• What the task requires
Reproduce word for word the lines of the listing that begin at the line containing "Does the point" and end with the line containing "A: the point at 357,62", keeping both of those lines.

## start Records for this task

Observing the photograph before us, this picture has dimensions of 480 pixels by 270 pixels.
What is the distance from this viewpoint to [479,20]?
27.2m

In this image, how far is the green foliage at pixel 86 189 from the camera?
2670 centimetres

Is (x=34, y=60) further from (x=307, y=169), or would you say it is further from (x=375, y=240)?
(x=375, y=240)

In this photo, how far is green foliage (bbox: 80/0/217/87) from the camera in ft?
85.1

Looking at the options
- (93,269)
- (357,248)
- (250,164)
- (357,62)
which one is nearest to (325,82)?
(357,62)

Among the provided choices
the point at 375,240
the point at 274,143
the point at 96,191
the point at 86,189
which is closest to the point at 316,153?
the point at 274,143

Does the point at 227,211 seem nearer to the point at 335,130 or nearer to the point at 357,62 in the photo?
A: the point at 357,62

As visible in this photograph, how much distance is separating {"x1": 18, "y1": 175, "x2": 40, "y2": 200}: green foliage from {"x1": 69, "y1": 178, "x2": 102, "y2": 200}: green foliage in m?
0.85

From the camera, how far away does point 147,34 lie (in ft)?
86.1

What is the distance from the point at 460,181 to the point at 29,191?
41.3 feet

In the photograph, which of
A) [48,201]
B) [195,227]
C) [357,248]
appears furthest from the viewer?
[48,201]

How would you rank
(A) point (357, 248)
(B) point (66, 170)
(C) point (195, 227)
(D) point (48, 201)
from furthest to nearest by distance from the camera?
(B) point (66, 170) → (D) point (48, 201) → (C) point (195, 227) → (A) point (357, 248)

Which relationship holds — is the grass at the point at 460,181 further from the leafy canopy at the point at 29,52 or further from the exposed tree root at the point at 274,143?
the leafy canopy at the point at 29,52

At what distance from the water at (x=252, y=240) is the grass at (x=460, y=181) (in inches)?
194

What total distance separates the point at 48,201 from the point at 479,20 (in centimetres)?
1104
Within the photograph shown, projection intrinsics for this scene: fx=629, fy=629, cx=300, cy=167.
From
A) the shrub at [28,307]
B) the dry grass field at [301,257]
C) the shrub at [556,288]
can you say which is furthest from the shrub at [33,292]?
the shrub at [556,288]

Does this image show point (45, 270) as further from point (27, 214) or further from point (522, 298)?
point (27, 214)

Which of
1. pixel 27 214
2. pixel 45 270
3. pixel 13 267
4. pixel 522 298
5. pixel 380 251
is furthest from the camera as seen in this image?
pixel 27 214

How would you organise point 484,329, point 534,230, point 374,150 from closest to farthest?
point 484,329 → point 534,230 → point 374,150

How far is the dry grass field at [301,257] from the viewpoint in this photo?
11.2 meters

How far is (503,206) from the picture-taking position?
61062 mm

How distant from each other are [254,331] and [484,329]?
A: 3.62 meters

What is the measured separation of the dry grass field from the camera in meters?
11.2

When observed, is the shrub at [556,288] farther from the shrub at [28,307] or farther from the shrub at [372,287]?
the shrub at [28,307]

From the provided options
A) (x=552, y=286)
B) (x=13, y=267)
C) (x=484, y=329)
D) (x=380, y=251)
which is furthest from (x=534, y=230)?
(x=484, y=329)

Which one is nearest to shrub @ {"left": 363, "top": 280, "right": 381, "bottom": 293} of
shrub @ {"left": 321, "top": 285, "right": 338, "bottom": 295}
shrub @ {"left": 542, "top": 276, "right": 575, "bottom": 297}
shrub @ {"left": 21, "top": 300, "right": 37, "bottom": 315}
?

## end Records for this task

• Solution for this problem
Does the point at 227,211 seem nearer to the point at 335,130 or nearer to the point at 357,62 in the photo?
A: the point at 357,62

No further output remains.